Figure 3Specificity and sensitivity of brain methylation markers.
(A) Methylation status of 10 brain-derived markers in genomic DNA from multiple human tissues. Each color represents a different locus that is differentially hypomethylated in a specific brain cell type. Shown is the methylation score of multiple CpG sites in each block (i.e., the fraction of molecules that are fully unmethylated in a given sample). (B) Sensitivity of brain-derived methylation markers. Brain DNA was spiked into leukocyte DNA as indicated, and the fraction of brain DNA was assessed using bisulfite conversion, multiplex PCR amplification of brain markers, and sequencing. Left, 20 brain cell GE (120 pg brain DNA) were mixed with blood DNA (0 to 10 ng). Right, brain cell DNA (20 to 0.2 GE) was diluted into 10 ng of blood DNA.
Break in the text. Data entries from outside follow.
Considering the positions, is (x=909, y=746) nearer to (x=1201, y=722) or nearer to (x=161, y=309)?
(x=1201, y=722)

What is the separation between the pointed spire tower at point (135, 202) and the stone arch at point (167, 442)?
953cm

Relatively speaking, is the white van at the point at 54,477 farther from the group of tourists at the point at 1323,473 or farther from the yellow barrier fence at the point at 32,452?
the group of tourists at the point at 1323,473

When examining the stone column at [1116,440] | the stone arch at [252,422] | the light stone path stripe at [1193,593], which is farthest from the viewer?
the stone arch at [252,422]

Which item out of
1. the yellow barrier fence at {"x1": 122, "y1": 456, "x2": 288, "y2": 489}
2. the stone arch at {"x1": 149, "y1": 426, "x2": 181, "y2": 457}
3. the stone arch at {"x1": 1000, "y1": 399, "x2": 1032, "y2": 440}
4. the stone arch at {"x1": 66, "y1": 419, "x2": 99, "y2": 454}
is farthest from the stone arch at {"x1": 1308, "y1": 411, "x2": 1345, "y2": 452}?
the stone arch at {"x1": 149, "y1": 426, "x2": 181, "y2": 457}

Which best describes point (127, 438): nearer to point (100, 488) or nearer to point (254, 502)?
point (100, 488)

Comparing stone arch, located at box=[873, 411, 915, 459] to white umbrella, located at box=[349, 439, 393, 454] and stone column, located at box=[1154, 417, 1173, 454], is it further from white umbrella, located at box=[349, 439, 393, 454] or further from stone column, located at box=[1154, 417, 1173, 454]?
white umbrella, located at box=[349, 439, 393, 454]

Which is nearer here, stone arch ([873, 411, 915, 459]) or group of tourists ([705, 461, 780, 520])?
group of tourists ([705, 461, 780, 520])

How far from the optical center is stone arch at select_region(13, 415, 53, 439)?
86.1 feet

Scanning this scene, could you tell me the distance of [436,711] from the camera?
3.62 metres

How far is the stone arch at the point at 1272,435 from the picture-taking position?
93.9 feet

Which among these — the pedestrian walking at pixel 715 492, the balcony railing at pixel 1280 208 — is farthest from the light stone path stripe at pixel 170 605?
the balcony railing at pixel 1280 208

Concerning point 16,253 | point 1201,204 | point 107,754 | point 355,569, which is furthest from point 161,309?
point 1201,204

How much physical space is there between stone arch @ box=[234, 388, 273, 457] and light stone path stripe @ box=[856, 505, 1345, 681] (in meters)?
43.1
Figure 4Plasma concentrations of brain-derived cfDNA.
(A–C) Brain cfDNA levels in healthy controls (n = 127), cancer patients (localized and non-brain-metastatic, n = 113), and cancer patients with metastases to the brain (n = 29). Shown are the average levels in plasma of 4 neuronal markers (A), 3 oligodendrocyte markers (B), and 3 astrocyte markers (C). Each dot represents 1 plasma sample. Numbers in the figure indicate samples with 0/above 0 cfDNA molecules with a brain-derived signature. Statistical significance was measured by Kruskal-Wallis test with Dunn’s post hoc correction for multiple comparisons. (D–F) Brain cfDNA levels as in A–C, expressed as percentage of cfDNA derived from the indicated brain cell type. Statistical significance was measured by Kruskal-Wallis test with Dunn’s post hoc correction for multiple comparisons. (G–I) ROC curve for the diagnosis of brain collateral damage in plasma of cancer patients with brain metastasis compared to cancer patients without brain metastases. (G) Neuronal markers; AUC 0.75, 95% CI = 0.66 to 0.84; P < 0.0001. (H) Oligodendrocyte markers; AUC 0.81; 95% CI = 0.72 to 0.89; P < 0.0001. (I) Astrocyte markers; AUC 0.72, 95% CI = 0.63 to 0.81; P < 0.0001. (J) Plasma concentrations of total cfDNA in the same donors as in A–C. Statistical significance was measured by Kruskal-Wallis test with Dunn’s post hoc correction for multiple comparisons.